Friday, August 6, 2010

I was talking on the phone with a friend yesterday, and I asked him if he'd read Robinson's Gilead. His answer: "I despise that book." Naturally I asked why, and he responded with something about Protestant sentimentality and then, with a rush of anger, he said, "Maybe it's just because I'm a Jew and I basically think Christians are murderers." And then, in the next angry breath, he told me I should write an essay about Robinson and explain what I think about her because he really needs to read it. And then he sent me an email saying that again.

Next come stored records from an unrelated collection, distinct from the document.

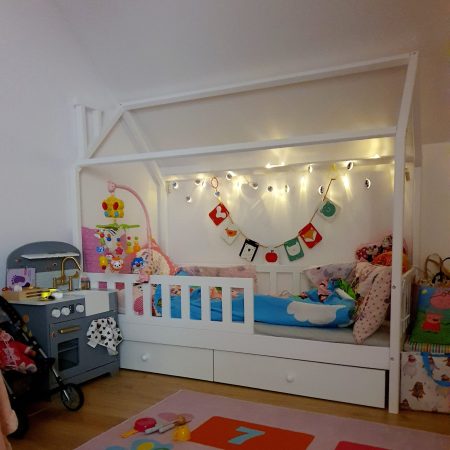 Łóżko w kształcie domku dla dzieci z szufladami w kolorze białym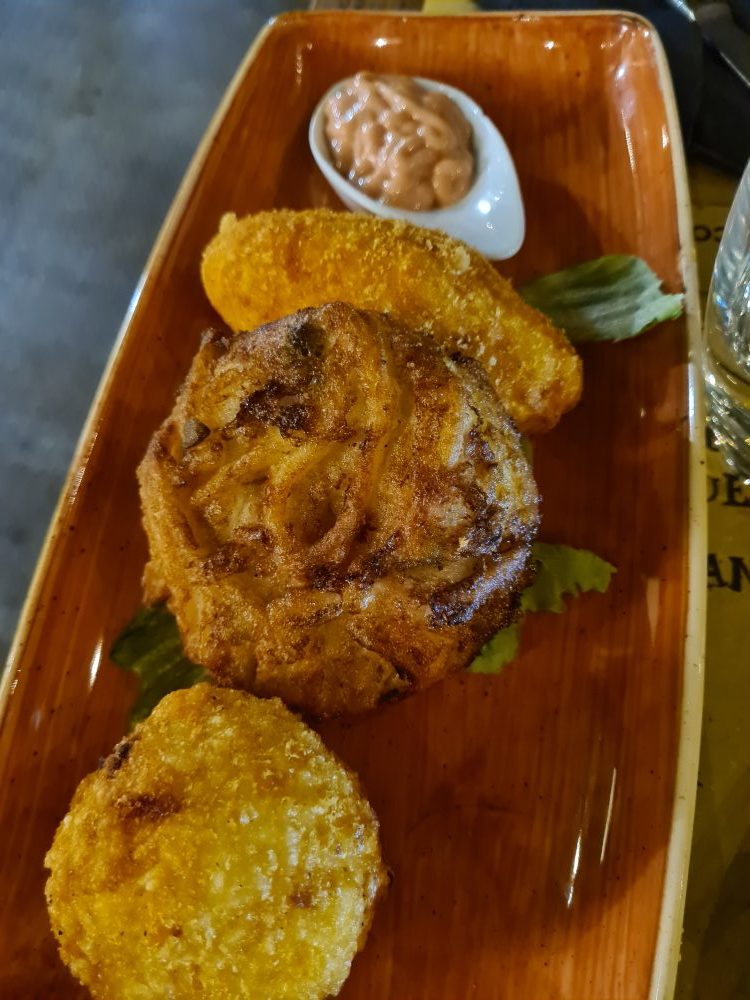 STORY FOOD & DRINK - Fritto misto Annamarì con crocche', arancino e timballo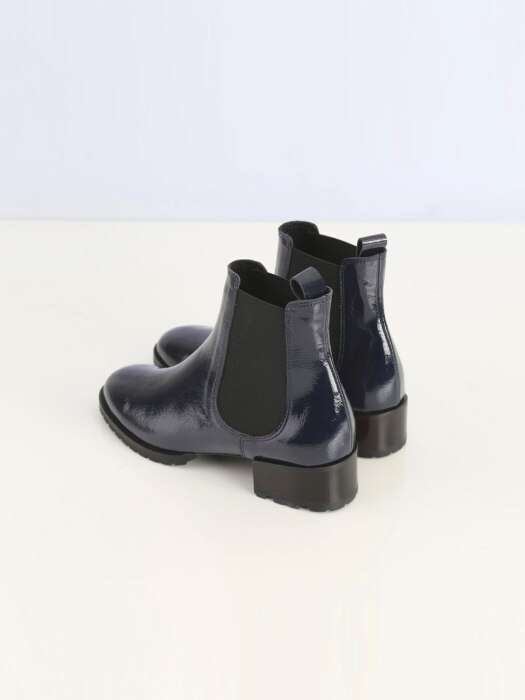 soft acrylic sole chelsea boots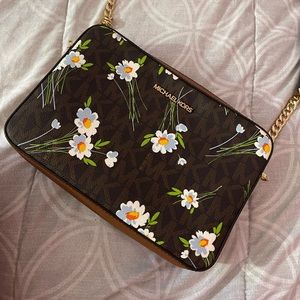 Michael kors crossbody bag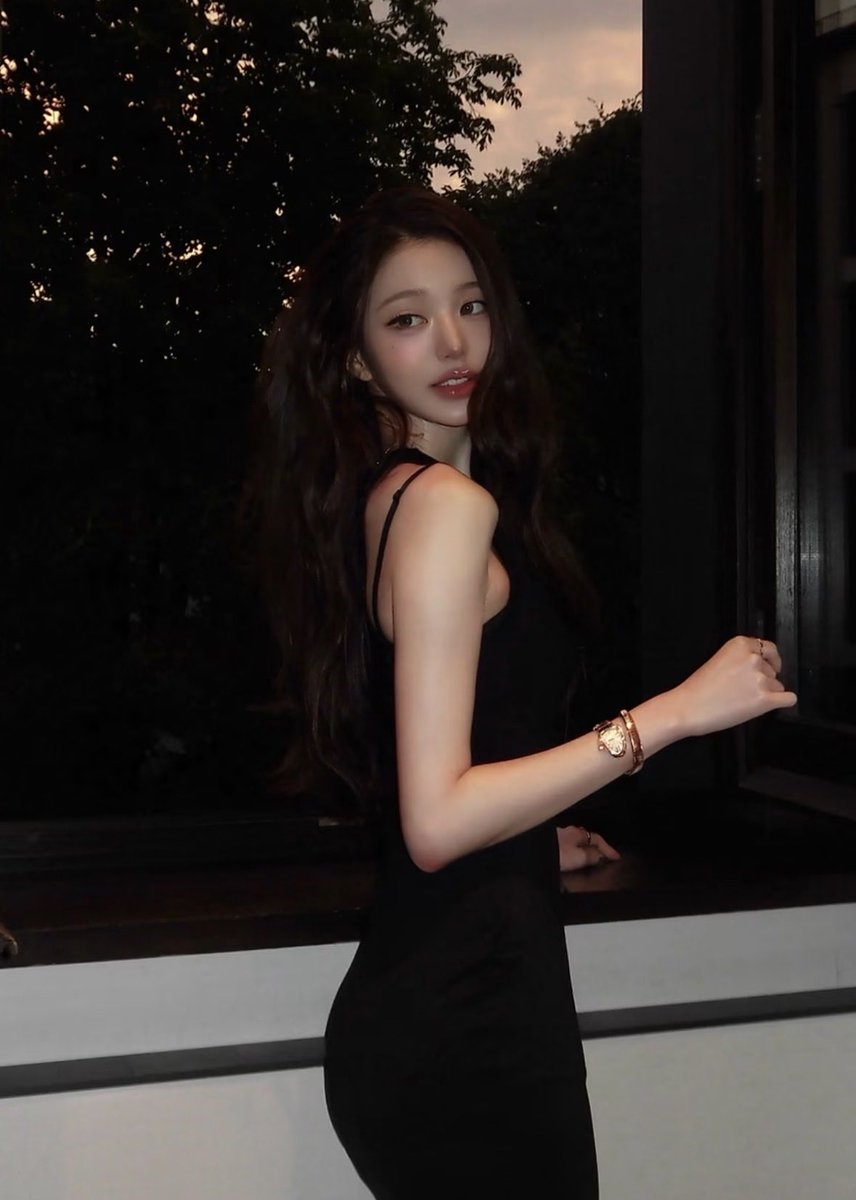 mvqiie's tweet photo. @miagothstan yeah but she doesn’t look like a sick victorian child… mind u… https://t.co/0iiIk67VqP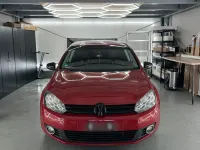 Gebraucht VW Golf VI 105 PS (77 kW) 2010 Rot Kleinwagen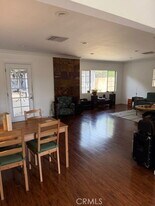 6527 Buffalo Ave in Los Angeles, CA - Building Photo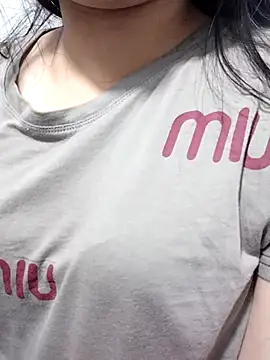 Snapshot of LLuna_sexyy chatting on May 18, 6:34 pm LLuna sexyy online show from May 18, 6:34 pm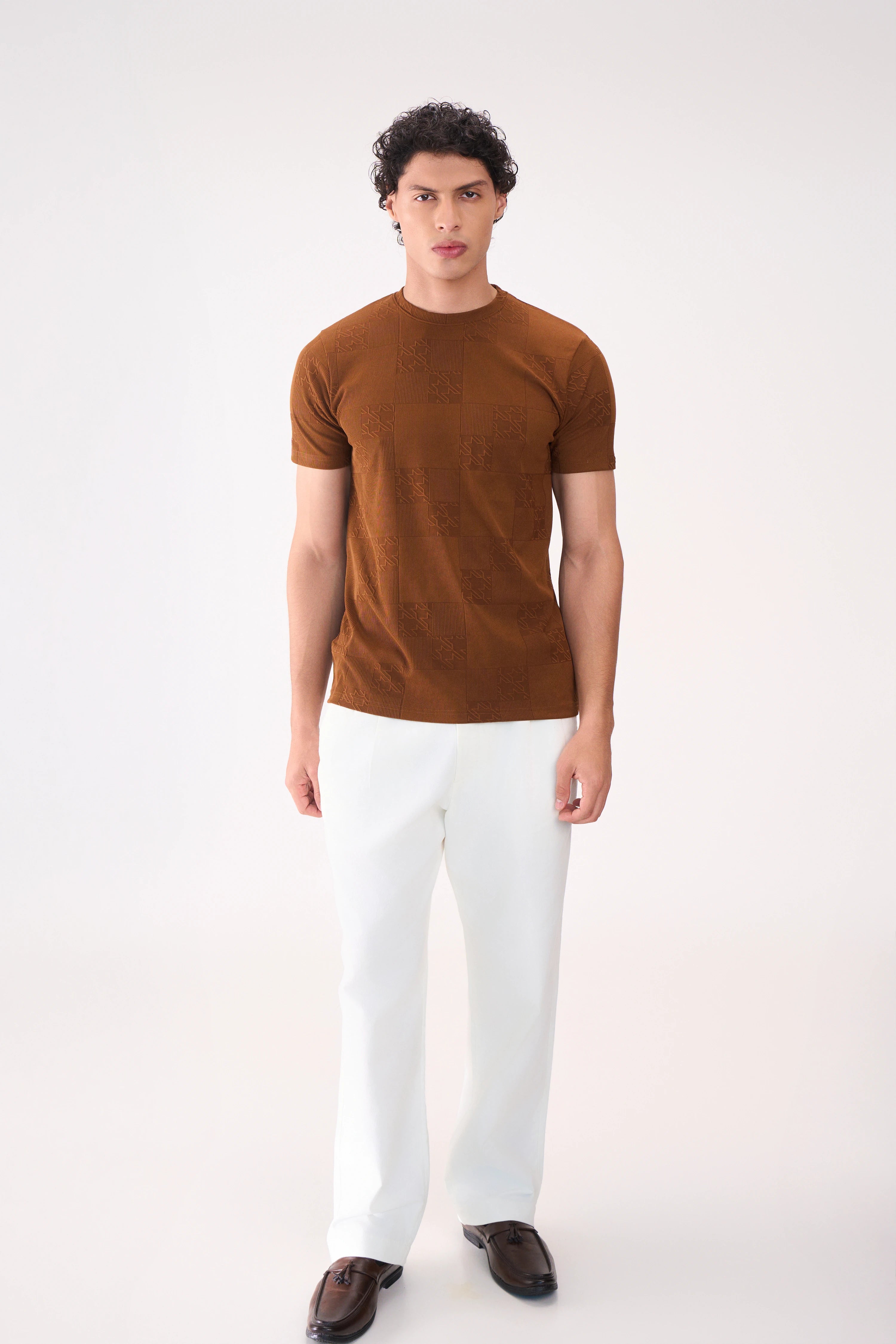 REGULAR FIT TEXTURED BROWN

Maybe I should write him this essay, but I don't know. I really don't know. At the moment, the thought of undertaking another prose odyssey makes me tired; more than tired: it makes me bone-weary. Within the past three years, I've written two complete books of prose, plus a number of unconnected literary and personal essays.What I do think is that I should be writing poems again. I just have this feeling, this prickling behind my sinuses, that I need to retire from prose, at least for a while.

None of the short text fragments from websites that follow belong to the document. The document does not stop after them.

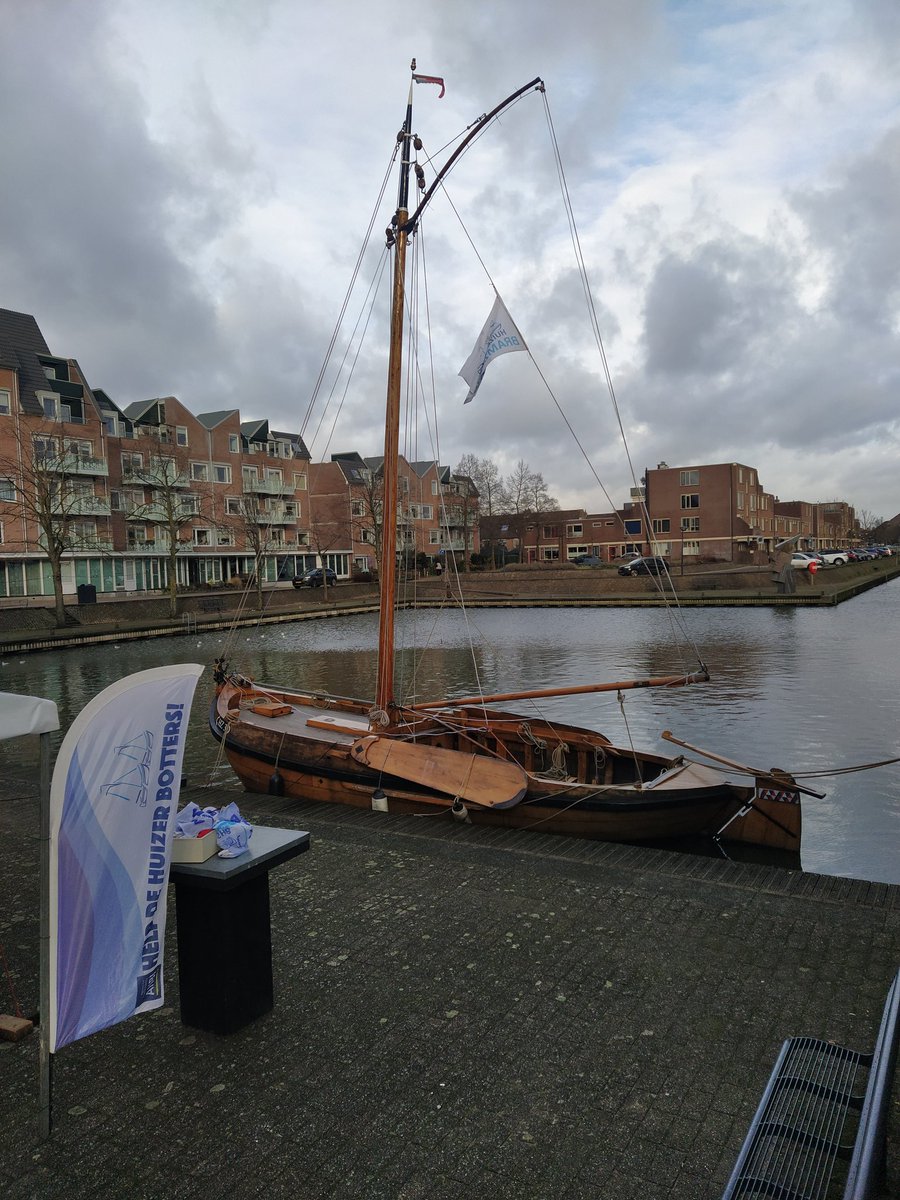 Ook de botter ligt klaar het is wachten op de verlichting #stichtinghuizerbotters
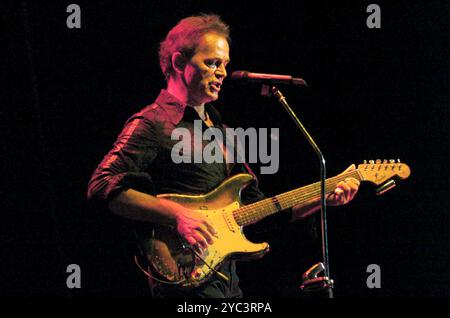 Milan Italie 29/2004 : Dodi Battaglia, guitariste du groupe de rock pop italien The Pooh, lors du concert live au Teatro Smeraldo Banque D'Images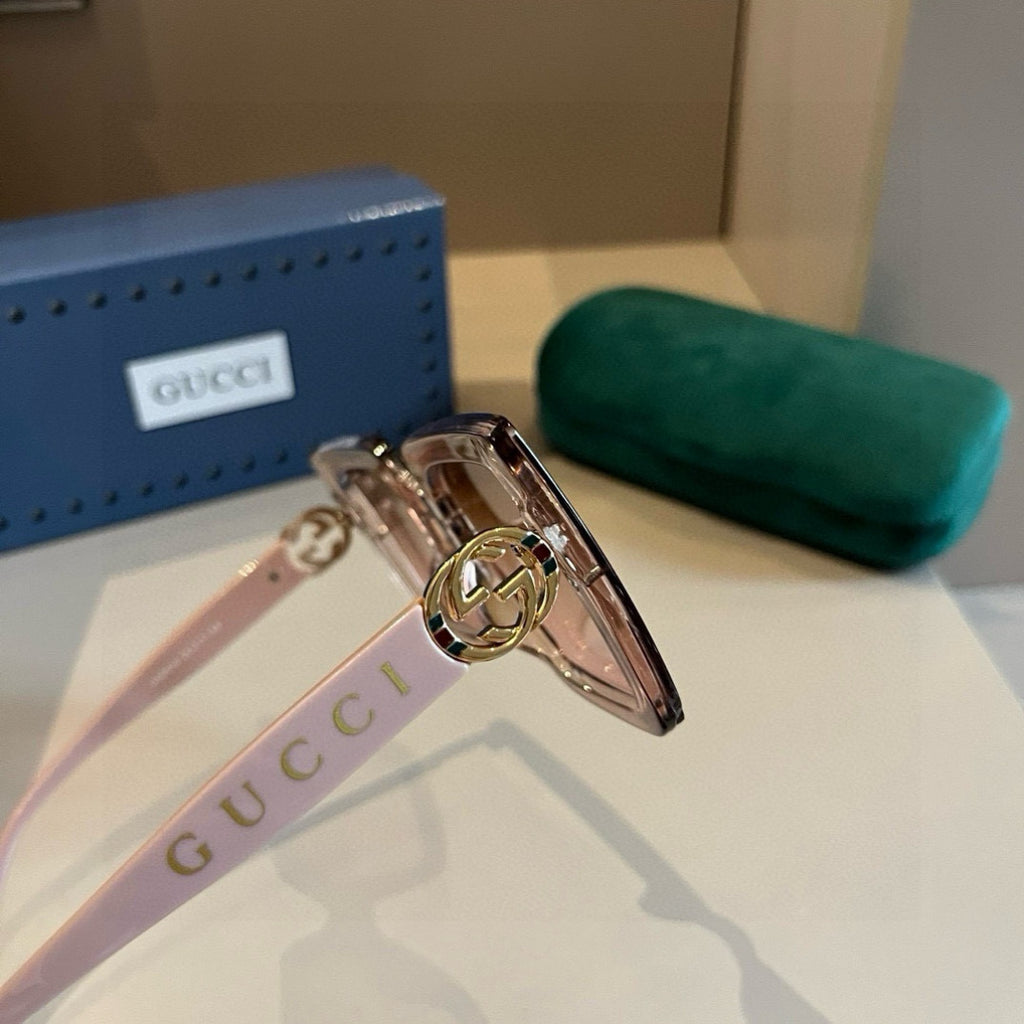 Gucci Oversized Gold Lens Sunglasses for Women - 448850 - detail image 2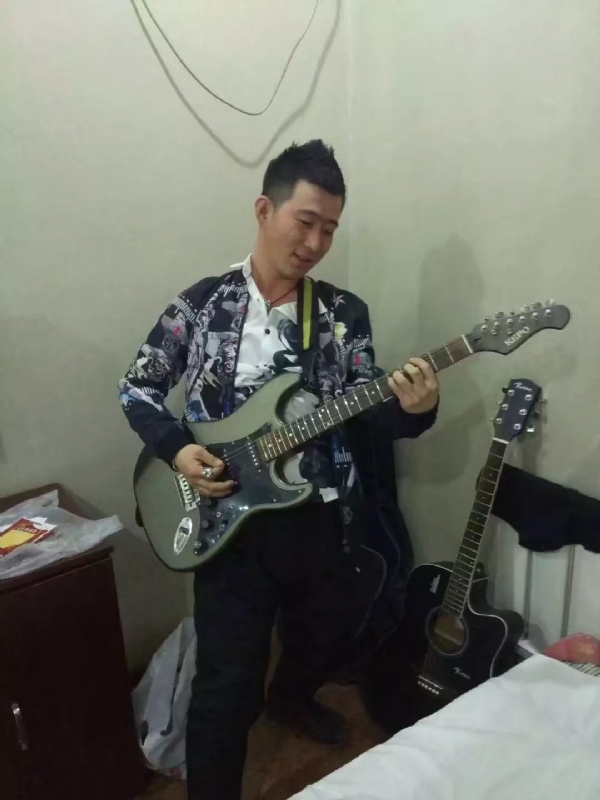 小吉他的第一张照片--保定相亲服务中心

This could all be chalked up to late summer exhaustion. But to tell the truth, I do not feel smart enough, or coherent enough, to explain the power of sweetness in fiction, to worm my ways through the literary mysteries of the white Protestant mind, to track down the discontinuities between a character and the authorial presence who lurks behind him. I'm daunted, and I'm tired.

Anyway, I have to edit a textbook and mow grass. I shouldn't even be wasting time imagining I could write anything, even something so desirable as a poem. Please understand that I don't say this so that you will feel obliged to leave a comment encouraging me to make time for my writing. I make all too much time to write. I make not enough time to earn a living. This is an unfortunate state of affairs, when it comes to paying for a trip to Montreal and buying a freezer pig.

1 comment:

charlotte gordon said...

I love the competing demands in your life: freezer pigs and grass mowing. Listen to those sinuses of yours.